Programs to retrain workers for jobs in other industries or to provide the skills and knowledge needed to open their own businesses have had mixed success. Matching job training with employment is often a challenge unless re-trained workers are willing to relocate or endure long commutes.
Projects funded by RECLAIM dollars could create good-paying jobs in communities that unemployed or underemployed coal industry workers already know how to do or could readily learn. Many coal miners and power plant workers have transferable skills needed at project sites.
Abandoned mine land reclamation work takes diverse skills and expertise. Reclamation projects need well-paid workers to operate heavy equipment, install and maintain water treatment systems, build and maintain access roads, install electrical equipment, truck in supplies and truck out waste, construct buildings and perform other tasks.
The economic benefits of reclamation also ripple into the local economy since the work demands supplies like stone and gravel, trees and plants, signage, traffic control, diesel fuel, mobile job trailers, steel and concrete.
Engineering firms, insurance agencies, landscaping companies and diesel repair shops gain new business from reclamation projects.
Plenty Of Work Awaits
There is no shortage of reclamation work to be done.

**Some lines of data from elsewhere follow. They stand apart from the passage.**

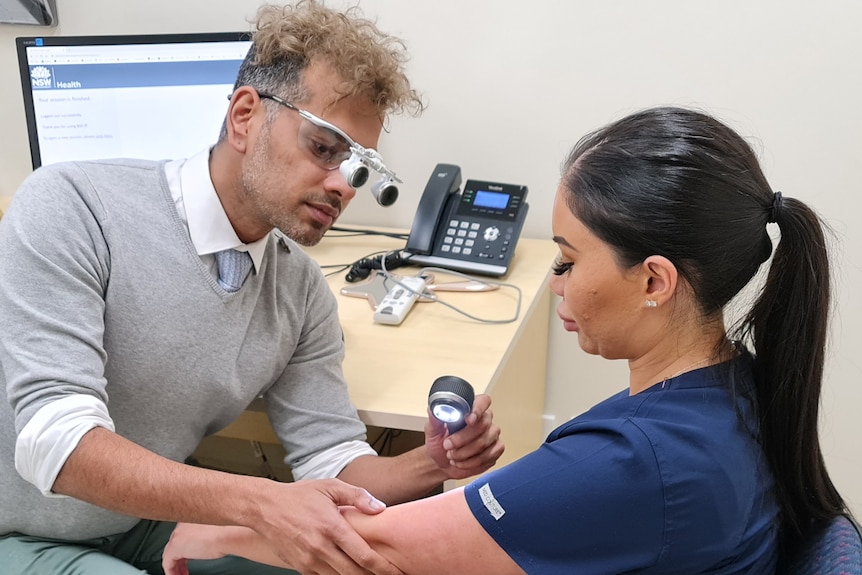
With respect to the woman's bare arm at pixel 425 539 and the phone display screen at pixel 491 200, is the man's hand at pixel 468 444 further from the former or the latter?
the phone display screen at pixel 491 200

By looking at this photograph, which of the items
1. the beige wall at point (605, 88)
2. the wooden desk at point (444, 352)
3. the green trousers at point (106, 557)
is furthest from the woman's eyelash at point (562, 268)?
the beige wall at point (605, 88)

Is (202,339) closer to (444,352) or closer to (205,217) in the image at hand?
(205,217)

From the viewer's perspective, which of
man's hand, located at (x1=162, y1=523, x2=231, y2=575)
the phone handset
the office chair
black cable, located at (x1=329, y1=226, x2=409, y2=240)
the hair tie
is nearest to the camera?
the office chair

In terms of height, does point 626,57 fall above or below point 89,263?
above

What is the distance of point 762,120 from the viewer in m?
1.82

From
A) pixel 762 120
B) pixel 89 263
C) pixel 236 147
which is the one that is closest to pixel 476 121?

Pennsylvania has more abandoned mine land and mine-polluted streams than any other state.
Cleaning up more than 180,000 acres of land and 5,500 miles of mine-polluted streams would keep thousands of people busy for years.
All we need is access to the money that is available in the Abandoned Mine Land Fund.
The RECLAIM Act can get that money into communities eager to transform devastated land and water into valuable community assets in which residents of coal country could take pride. Coal country has waited long enough.
Congress can best fulfill the promise of new jobs for coal workers by passing RECLAIM.
There is no excuse.
Robert Hughes is the Executive Director of the Eastern Coalition for Abandoned Mine Reclamation, a a coalition of watershed organizations and reclamation partners. Members range from individuals, to the active anthracite mining industry and co-generation power plants, to non-profit organizations, 16 county conservation districts and other organizations in the anthracite and bituminous coal region of eastern Pennsylvania that are involved with abandoned mine reclamation issues. Counties covered by EPCAMR in Northeastern and Northcentral Pennsylvania include: Tioga, Bradford, Susquehanna, Lycoming, Sullivan, Wyoming, Lackawanna, Luzerne, Northumberland, Carbon, Schuylkill, Columbia, Lebanon, Dauphin, Montour, and Wayne.